Web page caption snippets:
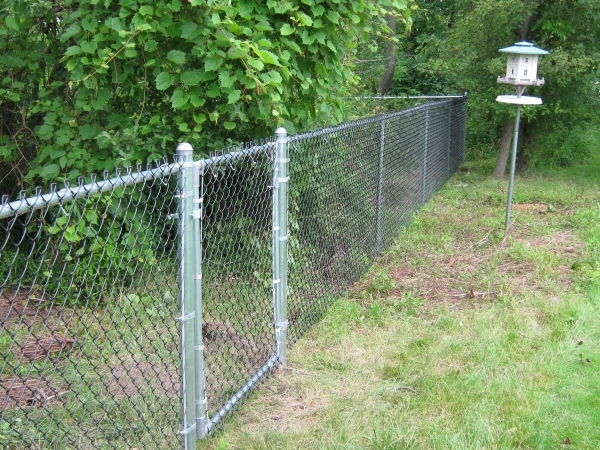 4 Foot Chain Link Fence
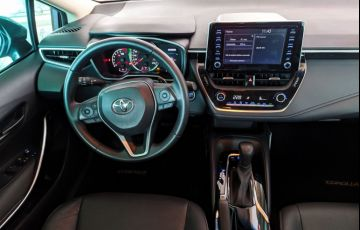 Toyota Corolla 2.0 Vvt-ie Xei Direct Shift - Foto #8
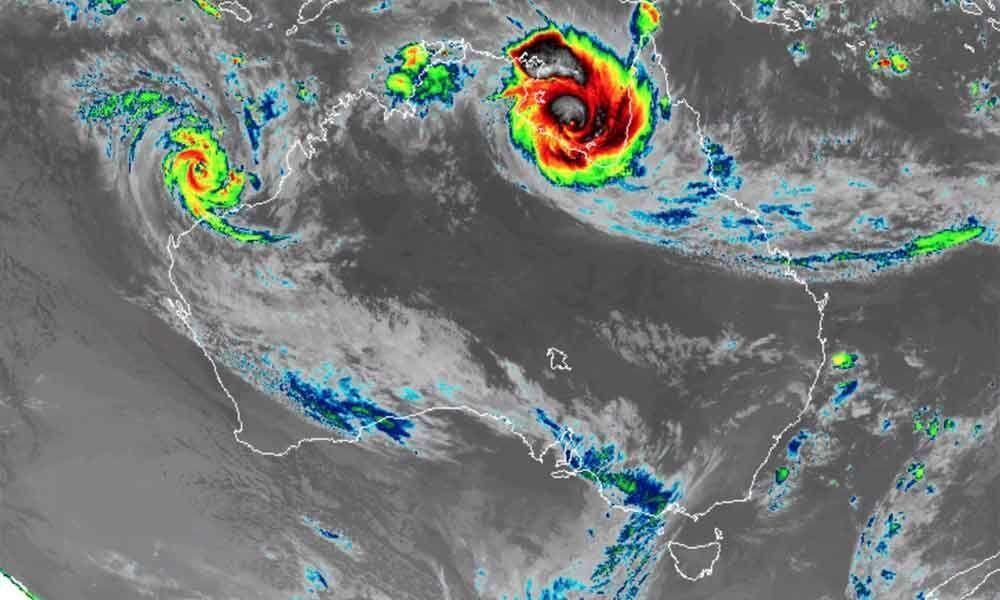 Extremely severe cyclone Fani headed towards Odisha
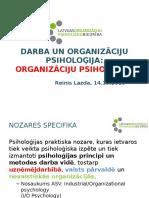 Organizāciju Psiholoģija 2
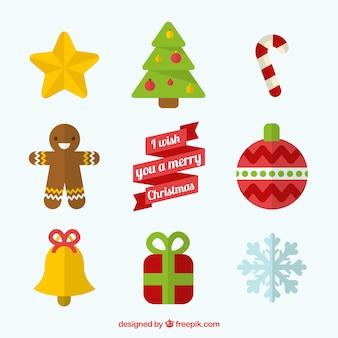 Decoración plana de navidad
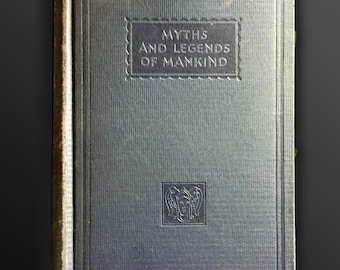 Classic Myth And Legend, A. R. Hope Moncrieff, 1st. Ed., Illustrated, 1934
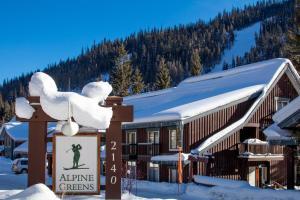 Alpine Green Condos AG03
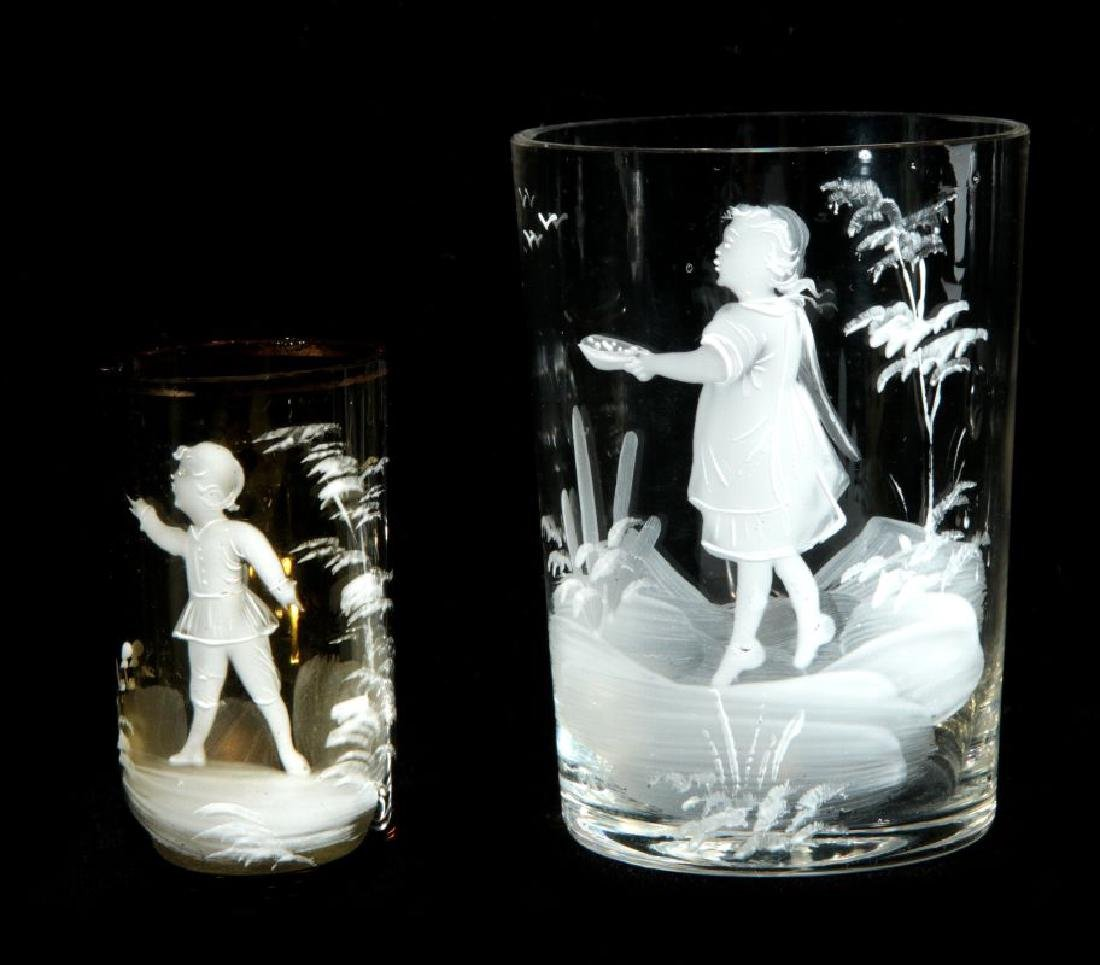 A COLLECTION OF 19TH C. MARY GREGORY GLASS ARTICLES - 6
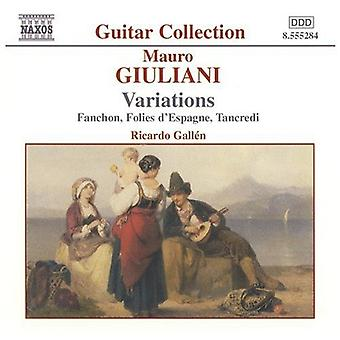 M. Giuliani - Mauro Giuliani: Variations [CD] USA import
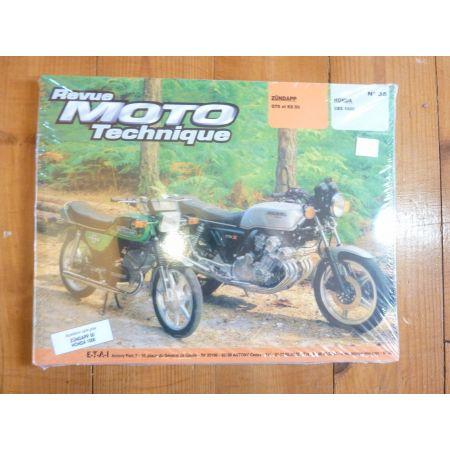 GTS KS50 CBX1000 Revue Technique moto Honda Zundapp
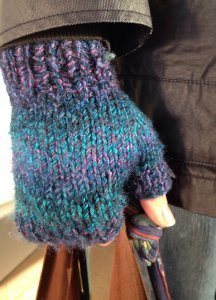 Magic Fingerless Mitts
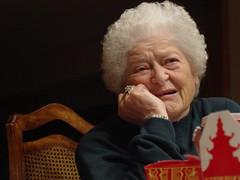 Rina (mattieb) Tags: grandma portrait santacruz dinner matt grandmother matthew bodylanguage bling rina nonni itialian mattieb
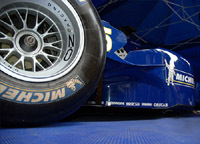 GP du Japon : libres 1, domination des pneumatiques Michelin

Directions:
Leave out every picture, and write out exactly the lines from the one with "Decoración plana de navidad" through the end of the records above, both ends included.

Answer for the task:
 Decoración plana de navidad
 Classic Myth And Legend, A. R. Hope Moncrieff, 1st. Ed., Illustrated, 1934
 Alpine Green Condos AG03
 A COLLECTION OF 19TH C. MARY GREGORY GLASS ARTICLES - 6
 M. Giuliani - Mauro Giuliani: Variations [CD] USA import
 GTS KS50 CBX1000 Revue Technique moto Honda Zundapp
 Magic Fingerless Mitts
 Rina (mattieb) Tags: grandma portrait santacruz dinner matt grandmother matthew bodylanguage bling rina nonni itialian mattieb
 GP du Japon : libres 1, domination des pneumatiques Michelin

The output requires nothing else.